An experimental matrix library for optimized CPU and GPU computations
During a graduate course on high-performance computing (cs675) we spent considerable time exploring and comparing different modern approaches for vectorizing certain problems in computer science. In particular, we compared the relative performance of implementations that were highly tuned for traditional Intel CPU’s versus implementations that were tuned for NVIDIA’s GPU’s using CUDA (at the time, CUDA was brand new). For the CPU implementations, we used technologies like pthreads, OpenMP and SSE vectorization (both automatic and manual) and for the GPU implementations we explored various methods for distributing thread blocks and for “virtualizing” computations within thread blocks as well as different approaches for leveraging the GPU memory hierarchy (host, global, shared, texture and register). Somewhat surprisingly, we discovered that many of the commonly cited benchmarks compare unoptimized CPU code to highly optimized GPU code, overstating the performance benefits of using GPU’s. Nevertheless, we found that GPU’s are often 3-5x faster than CPU implementations (for problems that fit the SIMT model) and GPU’s are also considerably cheaper per GFlop.

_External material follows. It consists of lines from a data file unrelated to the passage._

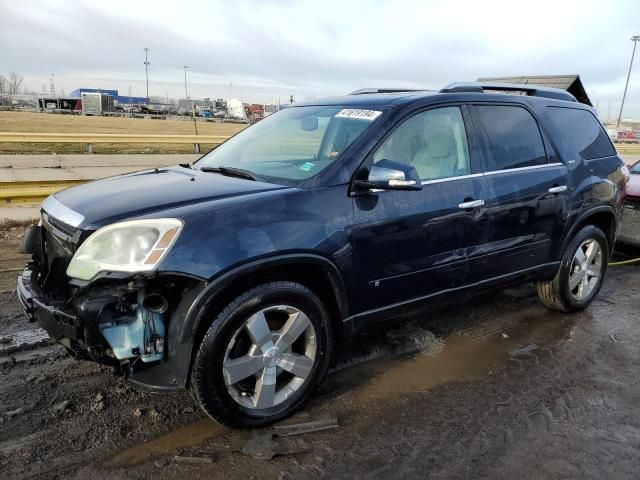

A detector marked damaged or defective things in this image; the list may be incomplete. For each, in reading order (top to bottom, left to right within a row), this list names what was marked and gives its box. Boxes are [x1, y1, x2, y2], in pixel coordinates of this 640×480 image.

exposed headlight assembly [67, 218, 182, 282]
broken headlight [67, 218, 182, 282]
damaged front bumper [16, 264, 205, 392]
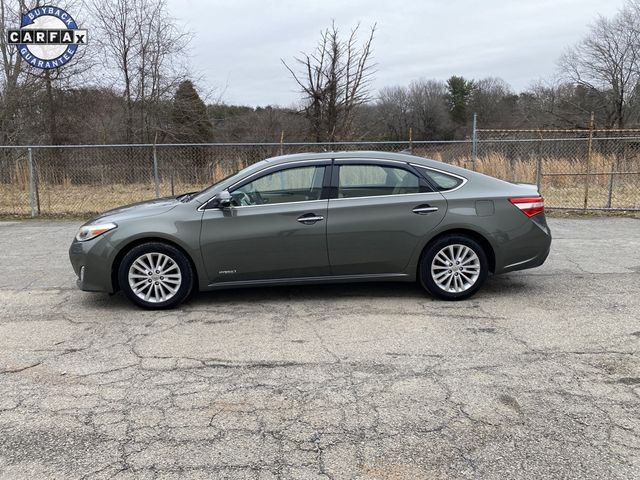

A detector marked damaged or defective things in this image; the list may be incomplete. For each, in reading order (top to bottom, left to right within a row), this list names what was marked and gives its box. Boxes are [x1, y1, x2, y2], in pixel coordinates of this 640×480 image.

cracked asphalt [0, 218, 636, 480]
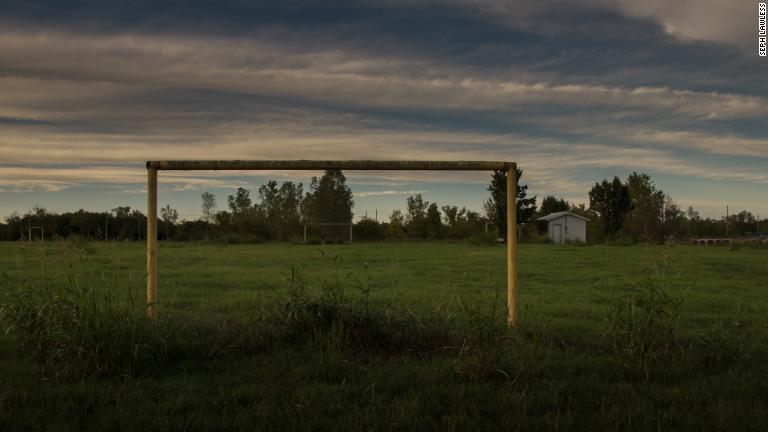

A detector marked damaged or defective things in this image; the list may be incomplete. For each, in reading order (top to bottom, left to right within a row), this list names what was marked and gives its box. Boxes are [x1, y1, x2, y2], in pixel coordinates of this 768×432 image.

rusty goal frame [144, 160, 520, 326]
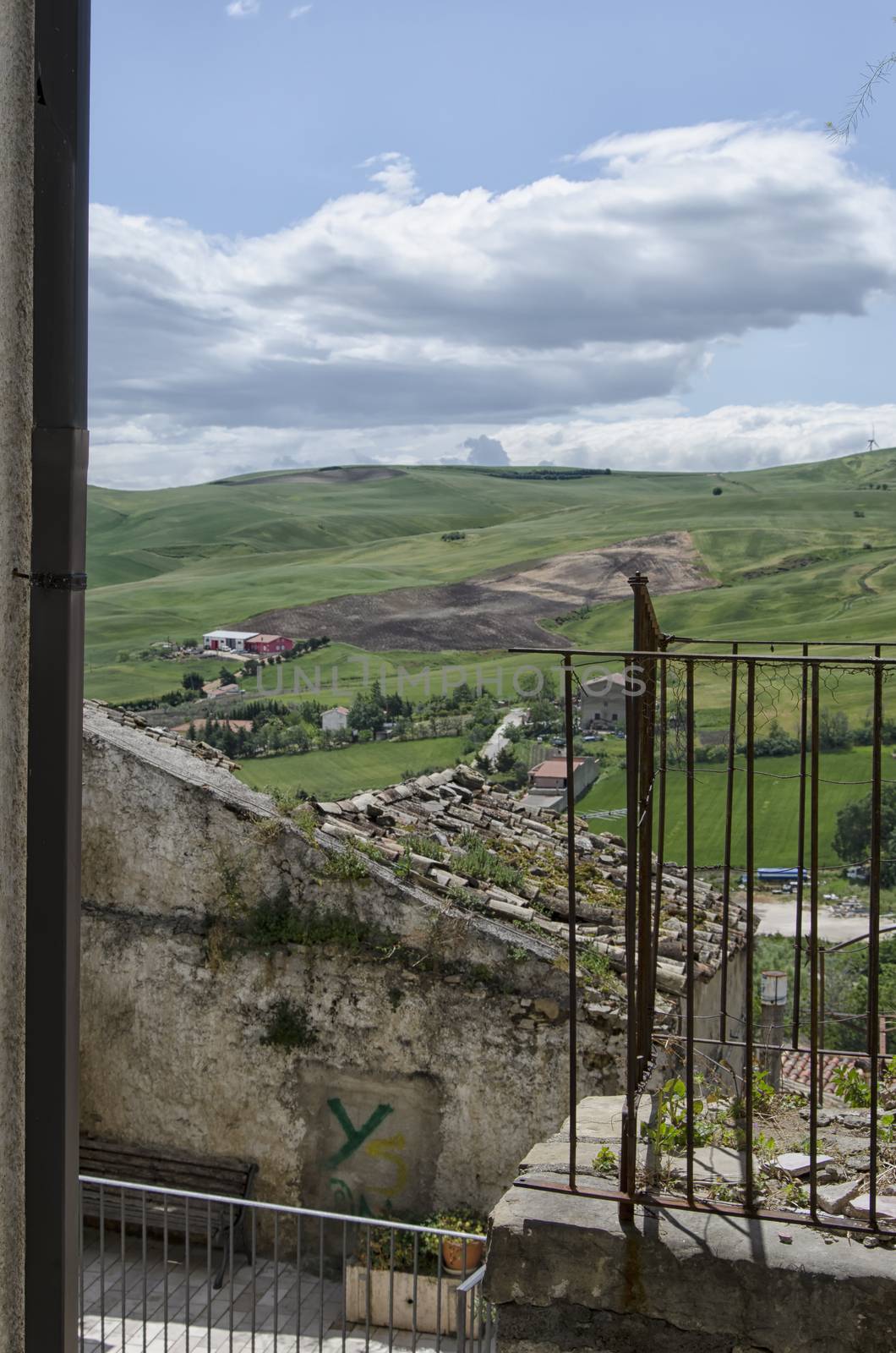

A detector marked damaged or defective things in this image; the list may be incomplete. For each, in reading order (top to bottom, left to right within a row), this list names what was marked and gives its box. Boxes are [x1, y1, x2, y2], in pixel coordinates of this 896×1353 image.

rusty iron railing [511, 576, 896, 1234]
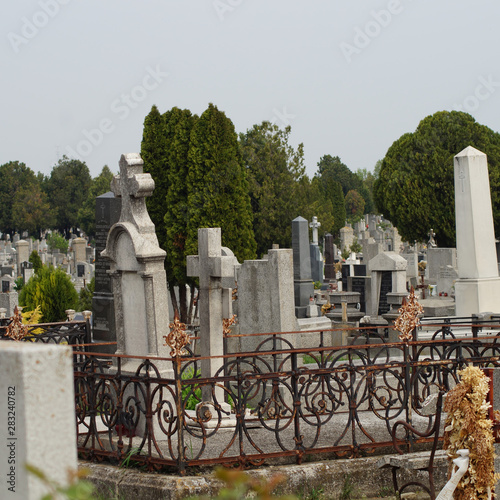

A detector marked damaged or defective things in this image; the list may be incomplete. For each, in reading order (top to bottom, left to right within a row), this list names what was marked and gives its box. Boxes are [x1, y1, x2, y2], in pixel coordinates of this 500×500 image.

For my final project in cs675 I set out to implement a highly optimized artificial neural network in both C and CUDA. Since artifical neural nets (ANN) can largely be implemented as matrix operations, I set out to create a matrix library that contained all of the necessary functions, a project that I call badger.
Badger contains an API for performing various matrix operations and manipulations. This API is intended to be called from C. Additionally, badger contains two backend libraries that a program built with the badger API can link against. The first library, matrix_cpu, utilizes only the CPU and contains various OpenMP and SSE optimizations. The only matrix operation that is not native to matrix_cpu is matrix multiply, for which we use a standard BLAS routine (ATLAS or MKL). The second library, matrix_gpu, makes use of NVIDIA GPU’s whenever possible. One innovation of this library is that copies from host to device memory are managed automatically and transfers are only performed when necessary. matrix_gpu also contains a highly-optimized matrix multiply routine based off the work of Vasily Volkov (which was faster than CUDABlas at the time) as well as various seperate kernels for small and large problem instances. A presentation outlining the results of these experiments can be found here.
Download
Please note that badger is an experimental and incomplete library and is not widely used or supported. That said, I think it is an interesting project that someone might find useful. Someday, I hope to return to project badger and turn it into a more refined and useful library.